** start of Extracted information **

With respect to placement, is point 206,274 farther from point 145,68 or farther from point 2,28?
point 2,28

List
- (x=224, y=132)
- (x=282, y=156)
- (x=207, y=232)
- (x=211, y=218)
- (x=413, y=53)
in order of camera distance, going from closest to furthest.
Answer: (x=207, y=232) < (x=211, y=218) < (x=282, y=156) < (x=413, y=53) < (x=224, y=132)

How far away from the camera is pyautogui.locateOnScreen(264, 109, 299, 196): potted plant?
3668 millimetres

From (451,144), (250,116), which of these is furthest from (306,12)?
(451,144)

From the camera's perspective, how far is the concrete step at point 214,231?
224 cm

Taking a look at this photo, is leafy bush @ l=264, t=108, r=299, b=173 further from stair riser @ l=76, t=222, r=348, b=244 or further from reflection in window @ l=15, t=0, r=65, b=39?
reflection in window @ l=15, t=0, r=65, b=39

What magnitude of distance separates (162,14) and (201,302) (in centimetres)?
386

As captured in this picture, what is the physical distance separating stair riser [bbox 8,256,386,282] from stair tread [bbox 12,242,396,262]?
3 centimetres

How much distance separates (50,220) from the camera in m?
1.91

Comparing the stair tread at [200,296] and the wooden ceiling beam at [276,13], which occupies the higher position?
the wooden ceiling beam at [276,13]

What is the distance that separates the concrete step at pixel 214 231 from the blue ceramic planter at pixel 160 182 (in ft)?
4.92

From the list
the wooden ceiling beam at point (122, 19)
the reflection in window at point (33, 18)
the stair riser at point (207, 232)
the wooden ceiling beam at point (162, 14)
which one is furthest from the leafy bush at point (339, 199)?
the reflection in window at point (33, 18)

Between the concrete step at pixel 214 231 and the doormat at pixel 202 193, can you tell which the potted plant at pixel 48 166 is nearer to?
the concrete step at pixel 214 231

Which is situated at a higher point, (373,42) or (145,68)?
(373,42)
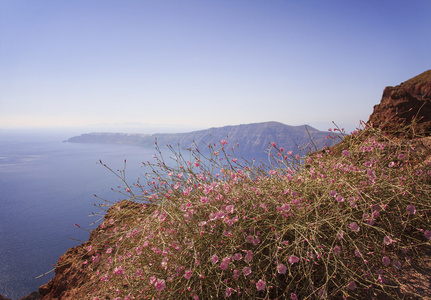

** end of Extracted information **

Rewrite the lines from the one containing "Between the concrete" through the last line, inclusive, as a two-column CSV with the headers text and answer. Use one row pairing each line with its answer, put each value in a single quoted field with line breaks replaced by spaces, and leave out any pictures.

Response to this task:
text,answer
"Between the concrete step at pixel 214 231 and the doormat at pixel 202 193, can you tell which the potted plant at pixel 48 166 is nearer to?","the concrete step at pixel 214 231"
"Which is situated at a higher point, (373,42) or (145,68)?","(373,42)"